Abstract

A form of initial value problem is considered in which the initial hypersurface is not spacelike but null. This approach has the striking advantage over the more usual Cauchy problem that all constraints (initial data equations) are eliminated from the theory, for a wide class of interacting fields in special relativity and also for general relativity. The theory is most naturally described in terms of the two-component spinor calculus, for which an elementary introduction is given here. A general scheme for interacting fields, which holds both in special and general relativity, is presented which describes all fields in terms of sets of irreducible spinors. The concept of an exact set of such spinors is introduced and it is shown that this concept is the appropriate one for an initial value problem on a null cone without constraints. The initial data can be expressed in the form of a complex number, called a null datum, defined at each point of the null cone, one corresponding to each spinor. There is the curious feature of these null data that apparently it is sufficient here, to have onehalf as much information per point as in the corresponding Cauchy problem. The classical Maxwell-Dirac theory and the Einstein-Maxwell theory are two examples that can be put into the form of exact sets. The Einstein empty-space equations are also of particular note, and in this case the null datum describes essentially the intrinsic geometry of the null cone. The argument given here as applied to a general exact set is incomplete in two important respects. Firstly it depends on the null data being analytic, and secondly the initial hypersurface must be a cone.

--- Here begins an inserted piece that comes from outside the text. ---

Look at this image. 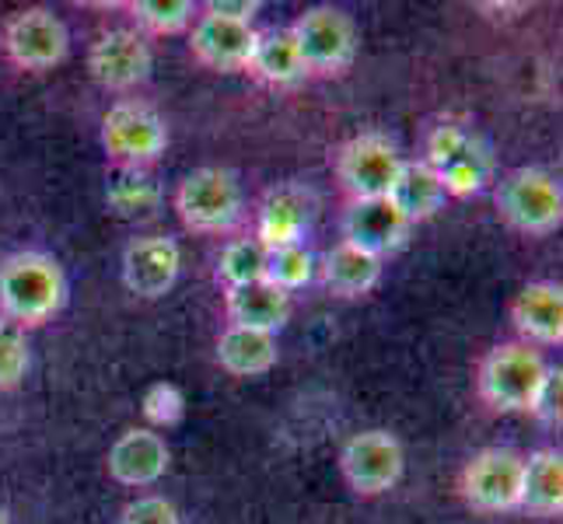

However, both these restrictions are removed in the case of certain elementary fields called basic free fields, examples of which are the Weyl neutrino field, the free Maxwell field, and the linearized gravitational field. For these cases a simple explicit formula is introduced which expresses the field at any point in terms of the null datum, as an integral taken over the intersection of the initial null hypersurface with the null cone of the point.